The landslide in Zhongxing, in the southwestern province of Sichuan, was triggered by rain, the fire brigade of the provincial capital Chengdu said on its verified microblog account.

Rescuers workers have worked to relocate local residents after the landslide hit Shanxi village of Zhongxing township in Dujiangyan, southwest China's Sichuan province. (Getty)
It is not yet known what chances of survival the landslide victims have.
A Zhongxing official told AFP by phone that "so far we only know 11 families were buried and more than 200 residents have been evacuated", but that workers were still searching for others.




Altogether downpours have destroyed 300 homes in Sichuan and neighbouring Yunnan, the state news agency Xinhua said, and about 36,800 people have been relocated.

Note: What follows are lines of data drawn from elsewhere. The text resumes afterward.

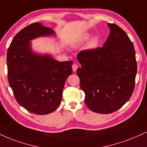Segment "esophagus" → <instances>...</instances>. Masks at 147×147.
<instances>
[{
  "mask_svg": "<svg viewBox=\"0 0 147 147\" xmlns=\"http://www.w3.org/2000/svg\"><path fill=\"white\" fill-rule=\"evenodd\" d=\"M72 70H73V72H75L76 71H77V68H78L77 65L76 64H72Z\"/></svg>",
  "mask_w": 147,
  "mask_h": 147,
  "instance_id": "1",
  "label": "esophagus"
}]
</instances>
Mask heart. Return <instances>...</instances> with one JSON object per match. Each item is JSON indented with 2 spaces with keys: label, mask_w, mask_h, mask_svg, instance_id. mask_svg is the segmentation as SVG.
<instances>
[{
  "label": "heart",
  "mask_w": 147,
  "mask_h": 147,
  "mask_svg": "<svg viewBox=\"0 0 147 147\" xmlns=\"http://www.w3.org/2000/svg\"><path fill=\"white\" fill-rule=\"evenodd\" d=\"M89 37H90L89 34H85L84 36H83V40H87ZM98 42H99V41H98L97 37H94V38H92V39L90 40V41L89 42L88 45H87V47H88L89 49H94V48L98 47Z\"/></svg>",
  "instance_id": "1"
}]
</instances>
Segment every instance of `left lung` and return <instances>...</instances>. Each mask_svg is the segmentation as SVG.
Masks as SVG:
<instances>
[{
    "label": "left lung",
    "instance_id": "obj_1",
    "mask_svg": "<svg viewBox=\"0 0 147 147\" xmlns=\"http://www.w3.org/2000/svg\"><path fill=\"white\" fill-rule=\"evenodd\" d=\"M110 34L102 47L83 50L77 70L85 102L93 112L109 114L122 107L132 95L137 73L136 53L125 31L107 24Z\"/></svg>",
    "mask_w": 147,
    "mask_h": 147
}]
</instances>
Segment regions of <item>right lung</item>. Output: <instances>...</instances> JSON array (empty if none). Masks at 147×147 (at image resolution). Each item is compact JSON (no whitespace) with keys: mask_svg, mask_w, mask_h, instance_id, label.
<instances>
[{"mask_svg":"<svg viewBox=\"0 0 147 147\" xmlns=\"http://www.w3.org/2000/svg\"><path fill=\"white\" fill-rule=\"evenodd\" d=\"M55 34L41 23L30 24L13 38L7 53L9 84L20 106L36 115L49 114L60 105L72 61L59 62L34 53L30 40Z\"/></svg>","mask_w":147,"mask_h":147,"instance_id":"right-lung-1","label":"right lung"}]
</instances>
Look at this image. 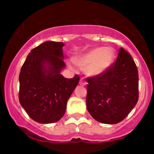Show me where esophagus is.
<instances>
[{"mask_svg": "<svg viewBox=\"0 0 154 154\" xmlns=\"http://www.w3.org/2000/svg\"><path fill=\"white\" fill-rule=\"evenodd\" d=\"M79 85H86V82H85V81L84 80V79H82V78L80 79Z\"/></svg>", "mask_w": 154, "mask_h": 154, "instance_id": "34e87169", "label": "esophagus"}]
</instances>
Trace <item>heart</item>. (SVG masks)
Returning a JSON list of instances; mask_svg holds the SVG:
<instances>
[{
	"mask_svg": "<svg viewBox=\"0 0 154 154\" xmlns=\"http://www.w3.org/2000/svg\"><path fill=\"white\" fill-rule=\"evenodd\" d=\"M114 51L111 48H96L75 59V63L87 75L97 76L105 72L114 60ZM73 69L72 65H69Z\"/></svg>",
	"mask_w": 154,
	"mask_h": 154,
	"instance_id": "b5f03b06",
	"label": "heart"
}]
</instances>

Several major rivers were seeing "excessive water levels", the report said.
Mountainous areas in China's southwest are prone to landslides and earthquakes.
A landslide east of the Tibetan capital Lhasa buried 83 mine workers in April when it crushed their camp.
In January 46 people -- many of them children -- were killed in a landslide in Yunnan province, after more than 1,000 rescuers worked in freezing temperatures overnight in search of survivors.
China's deadliest natural disaster in three decades struck in Sichuan in 2008, when an earthquake left more than 80,000 people dead. Shoddy building construction was blamed for the high toll.